Sooner than that, though, a new book from Brent Schlender & Rick Tetzeli entitled Becoming Steve Jobs (announced via Daring Fireball) will attempt to be different from all the other Jobs books.
Becoming Steve Jobs takes on and breaks down the existing myth and stereotypes about Steve Jobs. The conventional, one-dimensional view of Jobs is that he was half-genius, half-jerk from youth, an irascible and selfish leader who slighted friends and family alike. Becoming Steve Jobs answers the central question about the life and career of the Apple cofounder and CEO: How did a young man so reckless and arrogant that he was exiled from the company he founded become the most effective visionary business leader of our time, ultimately transforming the daily life of billions of people?

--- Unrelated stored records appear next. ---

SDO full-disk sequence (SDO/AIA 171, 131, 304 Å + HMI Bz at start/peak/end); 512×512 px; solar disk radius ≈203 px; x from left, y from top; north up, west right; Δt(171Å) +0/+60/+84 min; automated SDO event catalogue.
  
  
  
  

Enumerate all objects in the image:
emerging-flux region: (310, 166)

How will this new book differ from everything that has already been published about Jobs including his authorized biography from Walter Isaacson? The book is loaded with interviews, for starters, including ones from Apple executives like Tim Cook, Jony Ive, and Eddy Cue (so don’t expect any pen throwing).
Their rich, compelling narrative is filled with stories never told before from the people who knew Jobs best, and who decided to open up to the authors, including his family, former inner circle executives, and top people at Apple, Pixar and Disney, most notably Tim Cook, Jony Ive, Eddy Cue, Ed Catmull, John Lasseter, Robert Iger and many others.